President Akufo-Addo indicated that some steps have been taken to restore order in the forex markets and that government will not relent until order is completely restored.
These are: Enhanced supervisory action by the Bank of Ghana in the forex bureau markets and the black market to flush out illegal operators, as well as ensuring that those permitted to operate legally abide by the market rules;
Fresh inflows of dollars to provide liquidity to the foreign exchange market, and address the pipeline demand;
The Bank of Ghana giving its full commitment to the commercial banks to provide liquidity to ensure the wheels of the economy continue to run in a stabilized manner, till the IMF Programme kicks in and the financing assurances expected from other partners also come in;
Government working with the Bank of Ghana and the oil-producing and mining companies to introduce a new legal and regulatory framework to ensure that all foreign exchange earned from operations in Ghana are, initially, paid to banks domiciled in Ghana to help boost the domestic foreign exchange market; and
The Bank of Ghana enhancing its gold purchase programme.
President Akufo-Addo acknowledged that Ghana’s economy is in great difficulty and indicated there is no example in history when so many malevolent forces have come together at the same time.

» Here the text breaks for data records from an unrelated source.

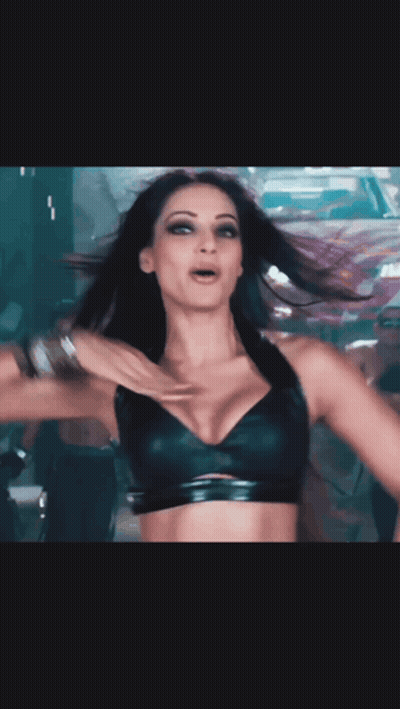 A Woman In A Black Bra Is Dancing In Front Of A White And Red Car GIF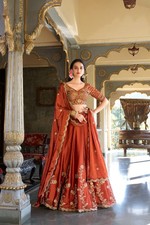 Designer Rust Orange Silk Lehenga Choli with Heavy Golden Embroidery  Dupatta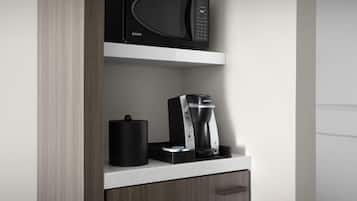 A kitchen with a microwave, coffee maker, and a black container on a white countertop.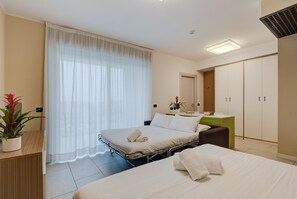 Premium bedding, desk, laptop workspace, iron/ironing board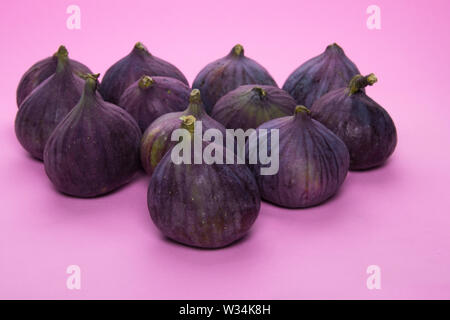 12 beautiful ripe purple figs are on a purple pink table. Several useful summer fruits on a bright pink background. Stock Photo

“We are in a crisis, I do not exaggerate when I say so. But, as we have shown in other circumstances, we shall turn this crisis into an opportunity to resolve not just the short-term, urgent problems, but the long-term structural problems that have bedevilled our economy,” he stated.
He expressed confidence in the ability of the government to work its way out of the current difficulties.
He said, “We are not afraid of hard work. We will triumph, as we have triumphed many times before.”
“Let us unite, and rally around our Republic, its institutions and its democratic values, and insist that, under God, we will emerge victorious from our current difficulties. For this too shall pass, as the Battle is the Lord’s,” he added.